The current state of the U-T was noted by several, including Lola Sherman of Oceanside, who helped cover Tijuana during a 1967-69 stint. She then specialized in North County from 1979 to 2009 (and still writes a column for the paper).
“It’s very hard to see any newspaper suddenly become so thin,” she said.
“Newspaper addict” Reber said: “I read the paper every day. That’s the first thing I do in the morning.”

But he’s grateful the U-T has cut back on its “long-ass stories” and says he likes the editorial page. “It’s as balanced as it possibly could be. And it’s very intelligent. I’m a fan of the U-T” and his former co-workers.
Kathy Rodondi of Bermuda Dunes — in the Coachella Valley — recalled her tenure as a U-T page designer from August 1982 to September 2002.
“I had to change what I knew for my job five different times,” she said. Starting out with pencil and paper, she eventually embraced software, with “everything paginated. I had two computer screens going at all times.”
Early on Sept. 11, 2001, she was carpooling with her husband from their home in Temecula. On the I-15 in Rancho Bernardo, the radio told of the first Twin Towers crash. She skipped the gym and went straight to the U-T in Mission Valley.
Photographer John McCutchen was the only one in the newsroom, she said, “and when I got there, I said: Have you called the seniors (the top editors)? He said, yeah. And instead of working out that morning, I put on my work clothes and we got to it. We put out an extra edition,” with a deadline before noon.
Bob Laurence, 75, covered politics and City Hall before becoming a music writer and later TV specialist and critic.
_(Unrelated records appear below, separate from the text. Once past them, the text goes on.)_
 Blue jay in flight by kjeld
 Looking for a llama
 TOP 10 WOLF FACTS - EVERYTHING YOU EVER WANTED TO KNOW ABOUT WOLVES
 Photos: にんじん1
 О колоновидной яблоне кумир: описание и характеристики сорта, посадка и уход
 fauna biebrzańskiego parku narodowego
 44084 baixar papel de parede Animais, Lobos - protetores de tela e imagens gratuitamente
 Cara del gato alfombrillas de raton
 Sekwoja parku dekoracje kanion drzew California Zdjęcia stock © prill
But recalling his 1971 to 2006 tenure, he noted another beat with fondness.
“I loved general assignment,” he said of the jack-of-all-stories shift. “Every day when I went into work, I had no idea what I’d be doing. That’s the fun of it.”
If he were still writing about the boob tube, he’d be a booster.
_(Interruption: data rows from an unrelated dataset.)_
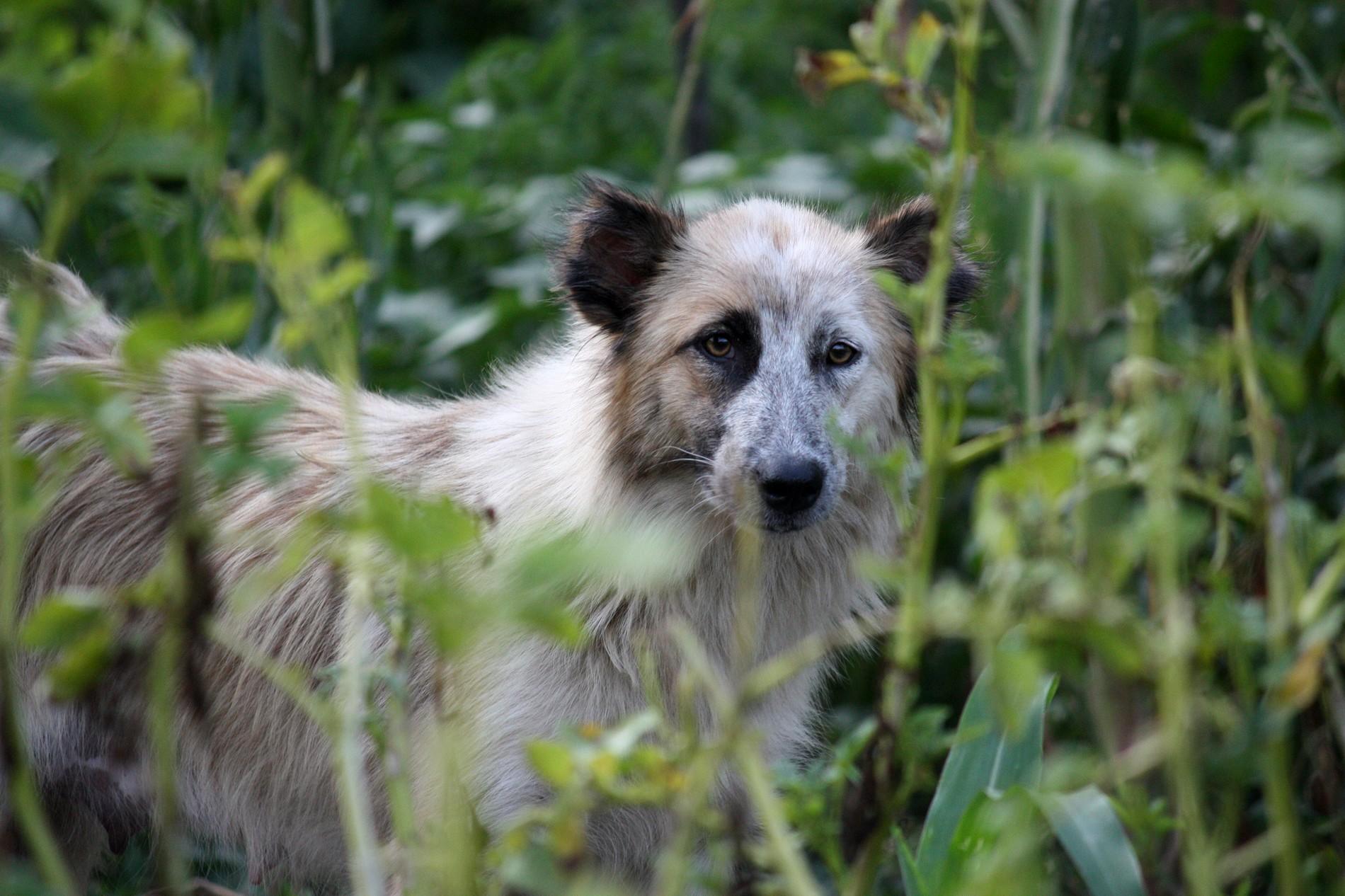 Répulsifs naturels contre les chiens - Économie Solidaire
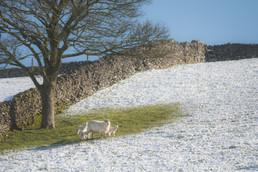snow april 2021-5.jpg
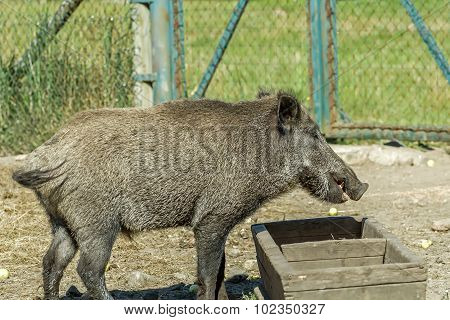 Big Hog Trough To Eat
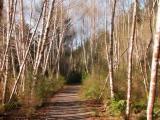 Quatse River trail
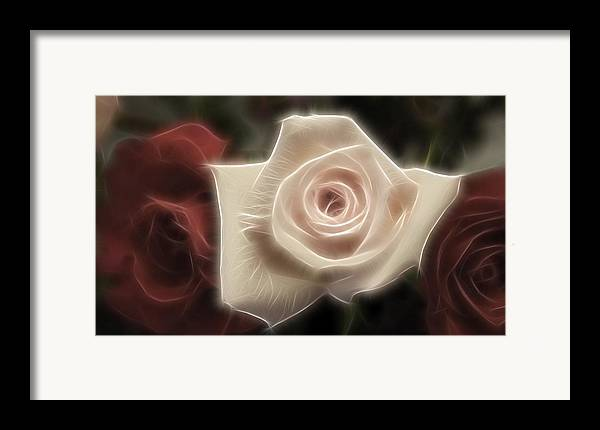 Red Framed Print featuring the photograph 3 Little Roses For Patrice by Kevin Sherf
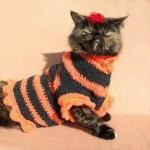 Как связать одежду для британской кошки: советы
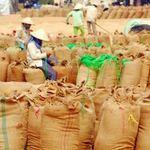Thị trường - Tiêu dùng - Giá lương thực toàn cầu sẽ tiếp tục giảm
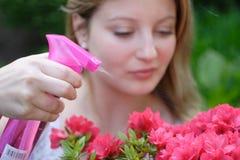 El cultivar un huerto de la mujer joven Imagen de archivo libre de regalías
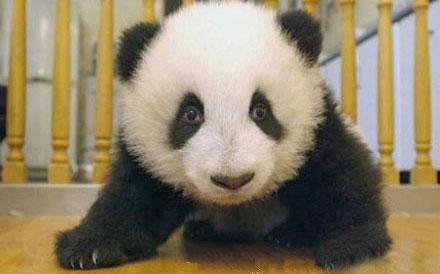 关于熊猫说说
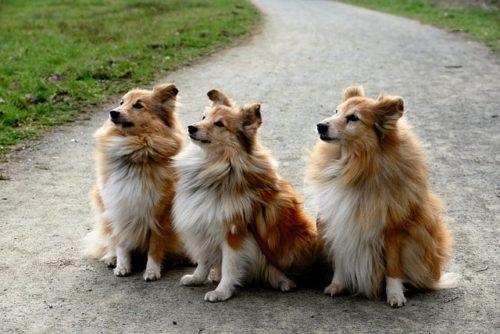 これがあれば迷子時も安心?飼い主と愛犬を結ぶマイクロチップ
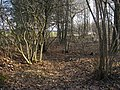 Урочище Круглая Гора. Ранняя весна. (Round Mountain tract. Early Spring) - panoramio.jpg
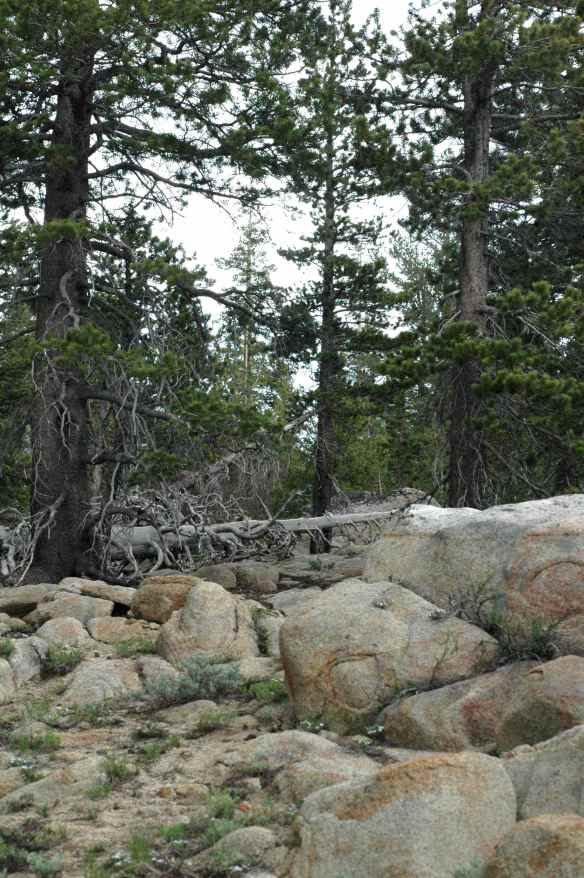 KKRA's mountaintop territory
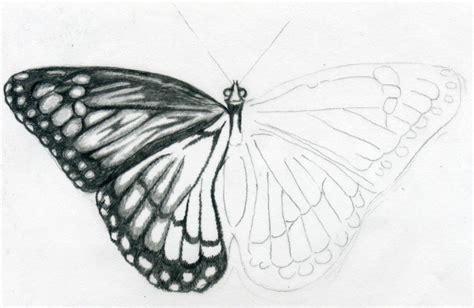 easy butterfly butterfly drawings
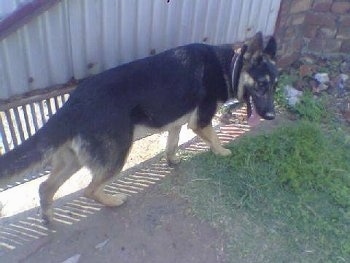 A black and tan German Shepherd is walking outside in front of a gate. its mouth is open and tongue is out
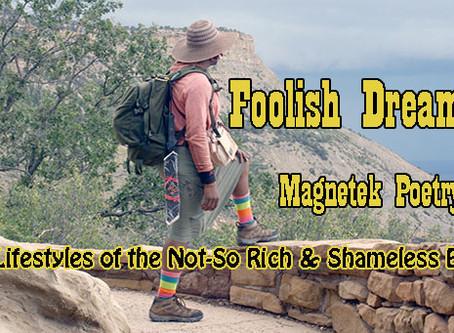 Foolish Dreamer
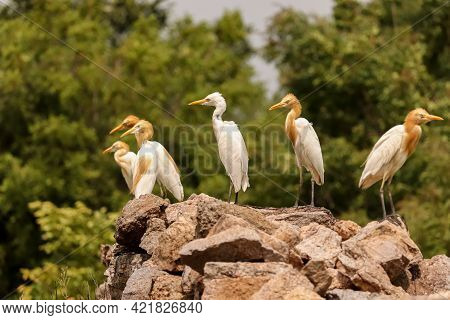 Birds Group Sited Together , Birds Family ,birds Group On Rock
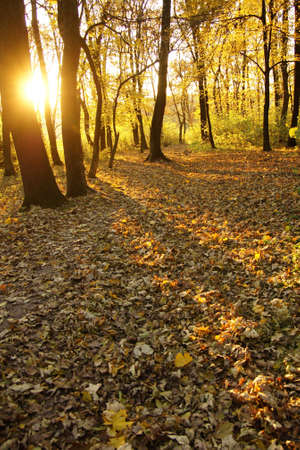 Rays of the setting sun in a forest in autumn Stock Photo - 9584598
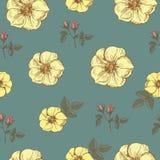 Nahtloses mit Blumenmuster des Vektors mit gelben Rosen Lizenzfreie Stockbilder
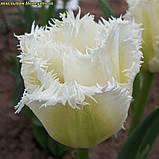 Тюльпан бахромчатый Honeymoon( Хонемон) 11/12, фото 3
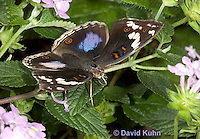 0401-08uu  Blue Pansy Butterfly, Blougesiggie, Junonia oenone oenone, Africa © David Kuhn/Dwight Kuhn Photography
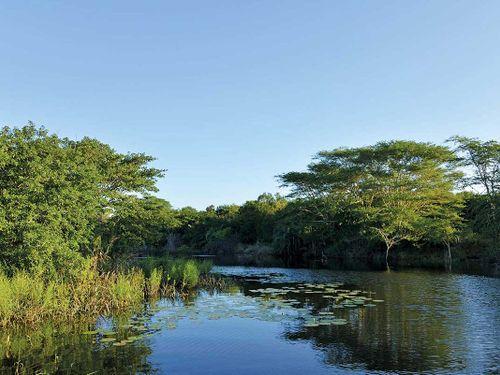 ScubaCo Dive & Safari - Falaza River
“TV is better than ever,” Laurence said, “in terms of the diversity of what’s available, online or regular network television. Better in terms of quality. My only complaint about TV now is [there’s] too much good stuff.”

But the North Park resident, whose U-T alumnus wife is Pulitzer Prize-winner Susan White, is less jazzed about presidential coverage.
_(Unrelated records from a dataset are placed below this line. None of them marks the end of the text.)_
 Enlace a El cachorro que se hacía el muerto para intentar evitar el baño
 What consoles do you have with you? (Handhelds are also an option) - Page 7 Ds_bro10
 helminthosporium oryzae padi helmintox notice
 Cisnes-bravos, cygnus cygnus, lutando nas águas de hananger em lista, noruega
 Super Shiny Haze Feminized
“The media were totally irresponsible” in how they dealt with Donald Trump, he said. “They gave him a blank check. If [he] called up in the middle of the night, the anchorman would be there to take his call. The media made him a dominant force much more than he had any right to be.”
It was another force that Hector Muñoz, 68, recalled Monday.
A news assistant or photo desk aide for 36 years, starting in 1967, Muñoz was the son of a former house worker for the owner and publisher Copleys in La Jolla.
“My first day there. Jack Gregg … said: ‘OK, kid, I’m going to take you around to meet some of the people here,’” introducing the awestruck lad to star reporters and editors.
With Gregg present Monday, Munoz spent quality time with him — showing his appreciation nearly a half-century later.
“I will never forget that,” he said. “There was smoke all over the place, and a couple of people had their little ‘sacred water’ in the belly drawer.
“It was awesome.”
Ken Stone worked at the Tribune or Union-Tribune from 1986 to 2010.